It helps to know how quickly you can produce quality content. Once I’ve completed my research and my outline, I know that I can write about four pages an hour and I can comfortably write an hour a day. If I don’t have any other deadline, then this will let me leisurely complete a feature draft in a month.

One hour a day is a comfortable pace, especially if I’m working it in with my day job and taking a day off here and there. I’ve also had success with bouts where I wrote two hours a day. I tend to top out at three. When motivation strikes, I can do more hours but I usually break up my writing hours with stretching, walking, and relaxing.

While it’s completely doable to enter a fever dream and write twenty-five pages a day, let me tell you right now — it’s not enjoyable. So know your pace, set realistic goals, and then get your butt in the chair and meet that daily goal. Every day.

Write Out of Sequence

It’s common to get stuck on a scene, but rather than waste time trying to work it out, I recommend adding in a space filler and moving on. I usually have something like “Write something cool here” or “Something happens and she leaves.” You can figure out the details later when you’re a bit more fresh — but the key is to not lose your momentum.
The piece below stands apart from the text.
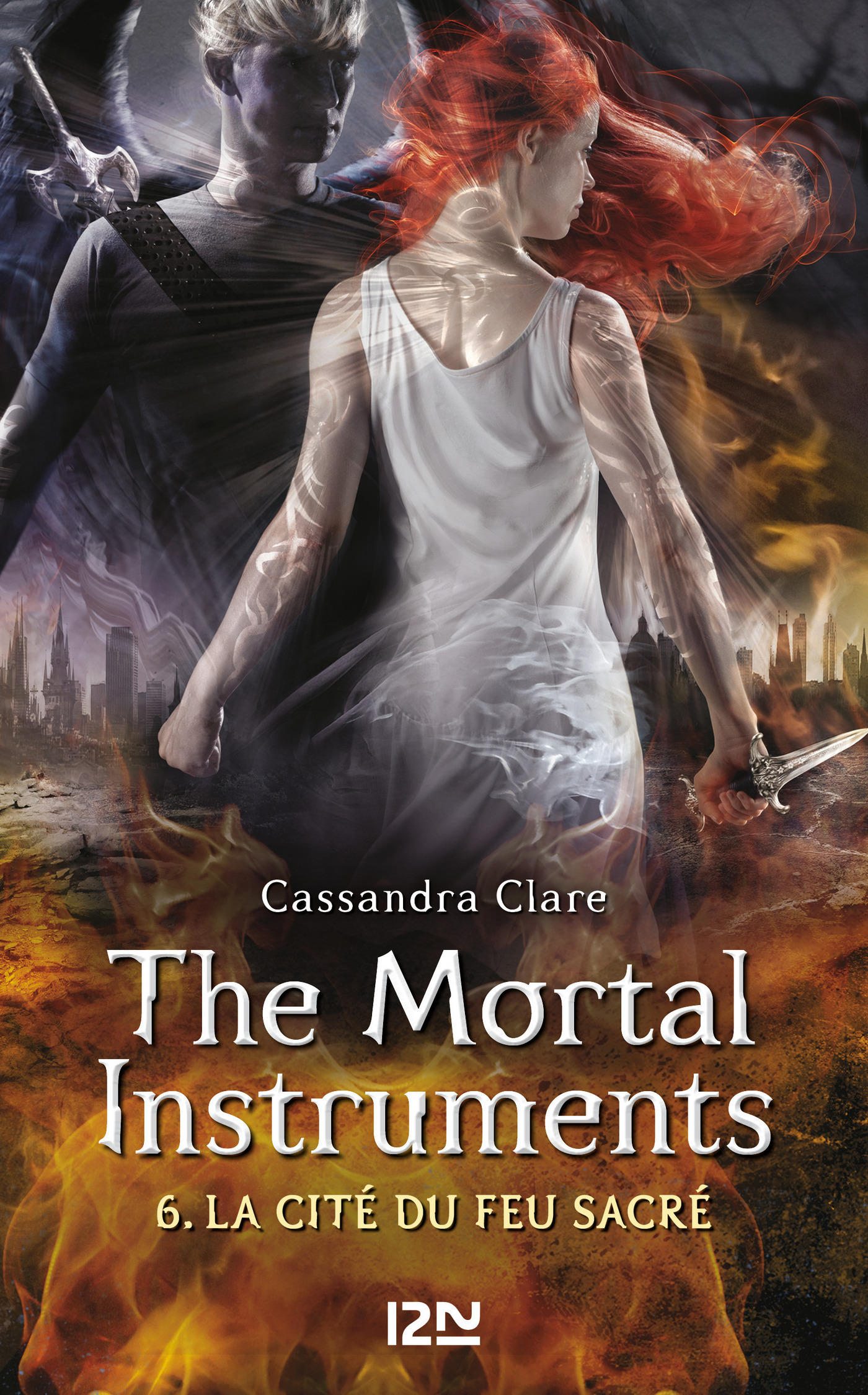 The Mortal Instruments - tome 6, LA CITÉ DU FEU SACRÉ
The Only Way Out is Through

It’s really easy to fall out of love with your script halfway through. You’re a creative person. You’ve studied Emmy and Oscar-nominated screenplays. You know what a great shooting script looks like…and your first draft isn’t there yet. The thing to remember is that you’re not writing a shooting script — you’re writing a first draft. You have to get through that first draft so that Future You can edit it and make it great.

There will be time to punch up your jokes, get notes from respected peers, hear it out loud in a table read, and workshop it later. Right now, you just have to finish your script.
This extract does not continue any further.